We've been running into hangs in various tests, both on Jenkins and in the old duration test environments. By sshing into a hung node on Jenkins and attaching with gdb, I was able to source the error:
Here's my interpretation:
on_up gets called in normal operation during a test, and on_up calls debug
because we run with %(thread) in our logging code, debug calls threading.current_thread()
threading.current_thread() (inside debug) acquires the _active_limbo_lock
before it releases that lock, Python starts garbage collection on the same thread (marked with (Garbage-collecting in the backtrace)
the garbage collector finds a Cluster that can be __del__ 'd, and does so. This calls connection.close, which calls debug, which calls threading.current_thread, which, like the other debug call, tries to acquire _active_limbo_lock
_active_limbo_lock is a Lock object and not a RLock, so the multiple acquire attempts from the same thread put us in a deadlock. The interpreter won't return to the non-GC context and continue the first debug call until garbage collection is over. GC can't complete until the first debug call has released it.

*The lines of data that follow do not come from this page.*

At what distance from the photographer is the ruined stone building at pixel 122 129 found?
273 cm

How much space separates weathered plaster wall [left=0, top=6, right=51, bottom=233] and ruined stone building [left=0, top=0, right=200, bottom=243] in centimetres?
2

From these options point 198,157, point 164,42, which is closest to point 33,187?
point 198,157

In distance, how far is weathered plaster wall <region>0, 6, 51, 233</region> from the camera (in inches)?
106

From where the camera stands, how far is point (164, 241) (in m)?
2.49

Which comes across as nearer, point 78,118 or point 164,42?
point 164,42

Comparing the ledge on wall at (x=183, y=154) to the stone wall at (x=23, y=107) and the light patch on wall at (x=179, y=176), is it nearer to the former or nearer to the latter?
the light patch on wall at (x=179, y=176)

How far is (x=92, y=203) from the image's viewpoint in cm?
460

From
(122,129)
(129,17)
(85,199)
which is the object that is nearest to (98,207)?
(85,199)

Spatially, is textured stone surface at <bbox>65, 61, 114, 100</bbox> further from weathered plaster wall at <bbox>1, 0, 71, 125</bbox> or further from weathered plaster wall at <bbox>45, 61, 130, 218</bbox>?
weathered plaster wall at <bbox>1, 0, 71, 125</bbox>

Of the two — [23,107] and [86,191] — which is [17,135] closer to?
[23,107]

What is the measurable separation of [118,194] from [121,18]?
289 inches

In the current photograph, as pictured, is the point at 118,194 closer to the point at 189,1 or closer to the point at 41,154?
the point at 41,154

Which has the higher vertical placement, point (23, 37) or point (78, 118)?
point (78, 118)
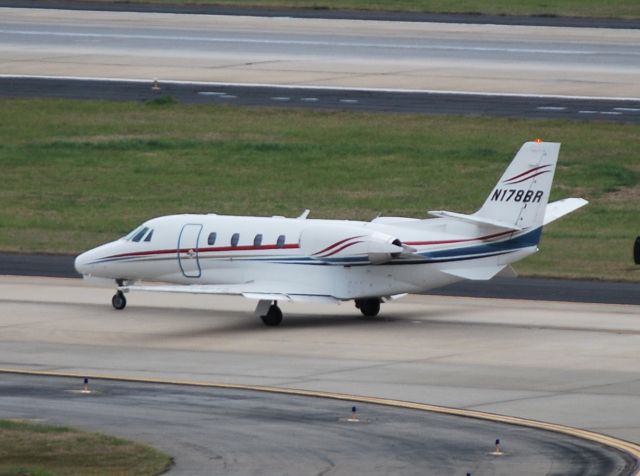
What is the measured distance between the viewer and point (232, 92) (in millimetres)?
82938

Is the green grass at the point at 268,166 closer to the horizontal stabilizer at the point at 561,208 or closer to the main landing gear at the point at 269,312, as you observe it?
the horizontal stabilizer at the point at 561,208

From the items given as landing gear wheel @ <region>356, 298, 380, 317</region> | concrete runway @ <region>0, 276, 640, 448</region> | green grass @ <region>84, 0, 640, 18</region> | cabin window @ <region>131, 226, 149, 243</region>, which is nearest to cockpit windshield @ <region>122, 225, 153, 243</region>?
cabin window @ <region>131, 226, 149, 243</region>

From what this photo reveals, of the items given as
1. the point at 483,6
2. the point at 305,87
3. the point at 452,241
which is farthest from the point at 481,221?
the point at 483,6

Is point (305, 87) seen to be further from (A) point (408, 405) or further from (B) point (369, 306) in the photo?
(A) point (408, 405)

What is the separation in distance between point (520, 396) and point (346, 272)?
10242 mm

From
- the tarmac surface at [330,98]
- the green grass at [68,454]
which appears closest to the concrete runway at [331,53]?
the tarmac surface at [330,98]

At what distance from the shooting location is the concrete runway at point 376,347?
116 ft

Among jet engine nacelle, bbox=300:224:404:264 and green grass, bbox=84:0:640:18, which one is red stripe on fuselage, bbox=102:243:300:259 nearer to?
jet engine nacelle, bbox=300:224:404:264

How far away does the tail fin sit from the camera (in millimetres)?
42844

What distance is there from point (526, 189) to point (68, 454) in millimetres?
17459

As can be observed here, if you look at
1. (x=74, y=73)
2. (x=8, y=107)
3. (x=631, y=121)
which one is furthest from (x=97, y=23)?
(x=631, y=121)

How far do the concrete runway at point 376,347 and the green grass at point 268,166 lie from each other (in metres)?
11.0

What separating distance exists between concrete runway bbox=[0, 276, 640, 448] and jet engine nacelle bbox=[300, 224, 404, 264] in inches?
74.2

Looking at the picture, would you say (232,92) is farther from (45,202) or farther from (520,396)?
(520,396)
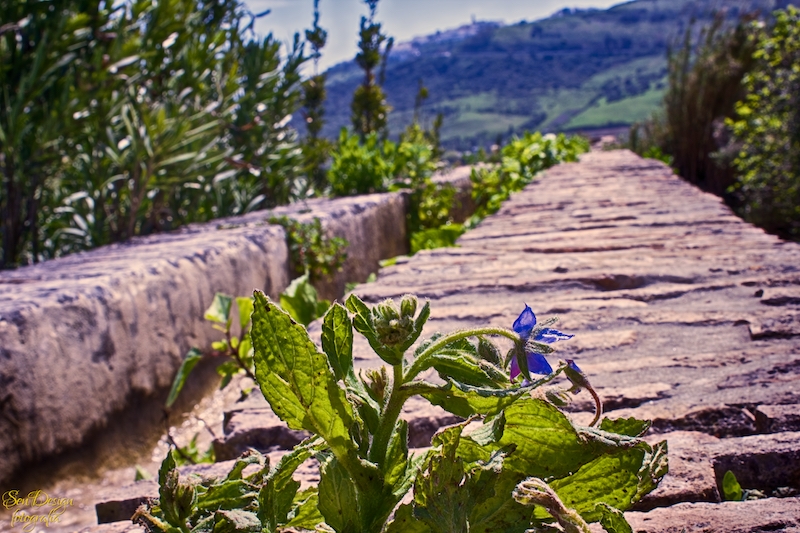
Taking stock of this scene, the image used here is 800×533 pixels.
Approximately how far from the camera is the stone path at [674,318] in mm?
885

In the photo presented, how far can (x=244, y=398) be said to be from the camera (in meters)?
1.31

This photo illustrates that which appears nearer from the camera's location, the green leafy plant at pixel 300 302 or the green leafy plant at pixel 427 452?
the green leafy plant at pixel 427 452

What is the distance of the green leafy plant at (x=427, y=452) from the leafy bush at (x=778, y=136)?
6133 millimetres

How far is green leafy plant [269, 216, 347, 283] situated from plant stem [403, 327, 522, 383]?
2489mm

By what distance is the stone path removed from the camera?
89 cm

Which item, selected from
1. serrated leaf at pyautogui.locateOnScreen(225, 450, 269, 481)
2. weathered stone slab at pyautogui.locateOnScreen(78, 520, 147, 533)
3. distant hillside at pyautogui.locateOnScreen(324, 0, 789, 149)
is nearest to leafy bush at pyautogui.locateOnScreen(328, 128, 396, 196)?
weathered stone slab at pyautogui.locateOnScreen(78, 520, 147, 533)

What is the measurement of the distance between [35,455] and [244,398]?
0.88 meters

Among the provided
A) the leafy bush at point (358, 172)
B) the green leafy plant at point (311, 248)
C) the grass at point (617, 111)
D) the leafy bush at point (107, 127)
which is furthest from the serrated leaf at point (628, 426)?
the grass at point (617, 111)

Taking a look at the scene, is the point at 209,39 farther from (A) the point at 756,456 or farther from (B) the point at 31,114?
(A) the point at 756,456

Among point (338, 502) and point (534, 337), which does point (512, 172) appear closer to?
point (534, 337)

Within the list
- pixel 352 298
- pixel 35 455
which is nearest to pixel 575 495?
pixel 352 298

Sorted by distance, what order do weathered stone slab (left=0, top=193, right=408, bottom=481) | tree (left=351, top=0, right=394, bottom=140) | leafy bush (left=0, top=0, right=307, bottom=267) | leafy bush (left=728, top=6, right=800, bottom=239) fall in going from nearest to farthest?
weathered stone slab (left=0, top=193, right=408, bottom=481), leafy bush (left=0, top=0, right=307, bottom=267), leafy bush (left=728, top=6, right=800, bottom=239), tree (left=351, top=0, right=394, bottom=140)

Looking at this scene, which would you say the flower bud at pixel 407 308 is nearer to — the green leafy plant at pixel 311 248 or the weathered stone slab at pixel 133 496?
the weathered stone slab at pixel 133 496

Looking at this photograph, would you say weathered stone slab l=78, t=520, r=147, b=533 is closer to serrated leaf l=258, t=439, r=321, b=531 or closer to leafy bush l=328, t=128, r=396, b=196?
serrated leaf l=258, t=439, r=321, b=531
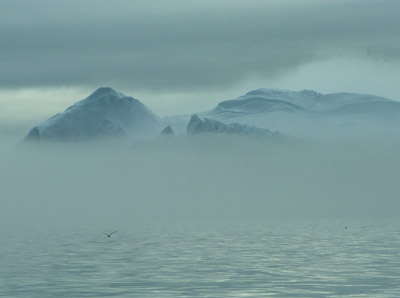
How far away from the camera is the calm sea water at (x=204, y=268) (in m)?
49.7

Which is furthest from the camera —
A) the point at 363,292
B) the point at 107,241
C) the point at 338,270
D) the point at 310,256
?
the point at 107,241

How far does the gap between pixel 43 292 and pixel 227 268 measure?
48.3ft

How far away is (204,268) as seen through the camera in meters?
60.6

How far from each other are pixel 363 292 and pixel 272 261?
17087mm

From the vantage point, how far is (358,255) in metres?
70.4

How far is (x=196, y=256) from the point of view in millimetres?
70312

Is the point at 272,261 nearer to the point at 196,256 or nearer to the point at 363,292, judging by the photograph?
the point at 196,256

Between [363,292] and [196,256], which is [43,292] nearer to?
[363,292]

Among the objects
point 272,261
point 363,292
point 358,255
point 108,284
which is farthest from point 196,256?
point 363,292

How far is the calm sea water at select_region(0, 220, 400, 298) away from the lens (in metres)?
Result: 49.7

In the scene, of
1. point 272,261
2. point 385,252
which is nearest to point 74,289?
point 272,261

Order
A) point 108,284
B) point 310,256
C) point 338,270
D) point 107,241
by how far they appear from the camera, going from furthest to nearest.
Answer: point 107,241 → point 310,256 → point 338,270 → point 108,284

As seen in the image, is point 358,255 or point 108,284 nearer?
point 108,284

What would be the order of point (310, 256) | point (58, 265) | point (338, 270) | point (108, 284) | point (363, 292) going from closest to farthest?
point (363, 292)
point (108, 284)
point (338, 270)
point (58, 265)
point (310, 256)
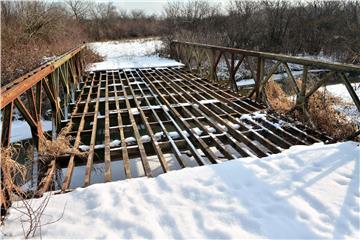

Alan and I discussed privately and decided that this something that is unlikely to happen on production systems – it requires that users 1) use debug-level logging 2) configure debug logging to print thread IDs or names. So, we're inclined to categorize this as a test bug, not a product bug.
We'll fix it by removing %(thread) from our test config. If we see hangs still happening, then we'll know there's a proper product bug, but until then we have a quick fix for the test issue.